Vulnerability Assessment and Penetration Test

Vulnerability Assessment
With the Vulnerability Assessment (VA) service we will conduct a security analysis of your IT infrastructure to identify known potential vulnerabilities and provide remedial measures to mitigate the risks arising from them. VA is performed by means of professional automated tools that, through the application of a multitude of controls, detect the type of service, its configuration and therefore the possible vulnerability in the system. This activity will bring to light the problems listed below (by way of non- exhaustive example):
• Unsecurely configured services;
• Obsolete vulnerable applications;
• Obsolete operating systems.

VA is of fundamental importance for the Risk Assessment process as it allows to define the priorities of remedial actions of an intervention plan to enhance and raise the level of security of its IT infrastructure.
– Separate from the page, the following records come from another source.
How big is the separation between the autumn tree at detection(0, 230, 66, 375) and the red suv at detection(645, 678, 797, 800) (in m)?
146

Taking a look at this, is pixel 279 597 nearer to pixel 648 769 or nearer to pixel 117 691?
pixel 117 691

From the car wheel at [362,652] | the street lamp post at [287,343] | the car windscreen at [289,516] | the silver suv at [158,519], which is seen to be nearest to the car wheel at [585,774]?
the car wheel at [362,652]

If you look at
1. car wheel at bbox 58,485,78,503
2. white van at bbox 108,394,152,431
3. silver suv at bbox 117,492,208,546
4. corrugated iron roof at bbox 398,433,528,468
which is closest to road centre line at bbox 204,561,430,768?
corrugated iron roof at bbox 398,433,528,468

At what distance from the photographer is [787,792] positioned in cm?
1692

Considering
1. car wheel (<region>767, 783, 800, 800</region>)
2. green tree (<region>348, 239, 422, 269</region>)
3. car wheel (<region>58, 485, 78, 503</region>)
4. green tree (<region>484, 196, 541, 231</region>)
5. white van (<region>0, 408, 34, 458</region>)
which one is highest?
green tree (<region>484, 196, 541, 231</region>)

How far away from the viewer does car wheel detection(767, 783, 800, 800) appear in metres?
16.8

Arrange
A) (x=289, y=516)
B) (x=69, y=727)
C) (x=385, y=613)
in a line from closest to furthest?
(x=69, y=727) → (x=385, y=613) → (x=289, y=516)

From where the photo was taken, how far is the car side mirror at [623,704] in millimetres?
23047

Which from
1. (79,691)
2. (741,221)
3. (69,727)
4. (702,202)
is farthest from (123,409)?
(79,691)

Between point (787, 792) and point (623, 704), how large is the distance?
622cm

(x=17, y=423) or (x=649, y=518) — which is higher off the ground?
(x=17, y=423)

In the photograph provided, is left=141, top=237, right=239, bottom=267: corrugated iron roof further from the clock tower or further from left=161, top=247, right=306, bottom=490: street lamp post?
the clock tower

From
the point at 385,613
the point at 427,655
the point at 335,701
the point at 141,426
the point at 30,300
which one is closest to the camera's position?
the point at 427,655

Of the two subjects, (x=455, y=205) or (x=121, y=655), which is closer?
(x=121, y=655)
It is necessary to carry out this activity periodically during the year in order to verify if your IT infrastructure maintains an adequate level of security considering that technologies are constantly evolving. The VA essentially photographs the security status of the infrastructure as it is carried out.

Penetration Testing
A Penetration Test (PT) consists of simulating a cyber-attack to assess the adequacy of the technical and organizational security measures implemented by your organization. In fact, unlike what happens with a Vulnerability Assessment, the tester not only detects any vulnerabilities present but will continue with the subsequent phases of a real cyber-attack according to the objectives we establish with you. It is possible to perform the test in both the “internal penetration test” and “external penetration test” modes. In an internal penetration test, the tester is given access to the organization’s network and a domain account to simulate an attacker who has managed to breach your perimeter security measures. The goal of this mode is to test the resilience of the IT infrastructure and the ability to escalate privileges within the corporate domain to exfiltrate business-critical data. An external penetration test, instead, simulates a real IT attack as the tester’s goal is to break into your organization’s IT infrastructure from exposed services. It is possible to perform the external penetration test in the whitebox, greybox and blackbox methodologies, which differ in the amount of information provided to the tester and the organization’s staff.

Both activities involve writing and sharing two different reports that will be provided at the end of the activity the:
• Executive Summary: a short report, with non-technical indications useful to understand the risks to which the IT infrastructure is exposed; and the
• Technical Report: an extended report for the organisation’s technical staff. The objective of the report is to express, in a complete and clear way, the criticalities identified as well as to provide information on how to resolve identified problems.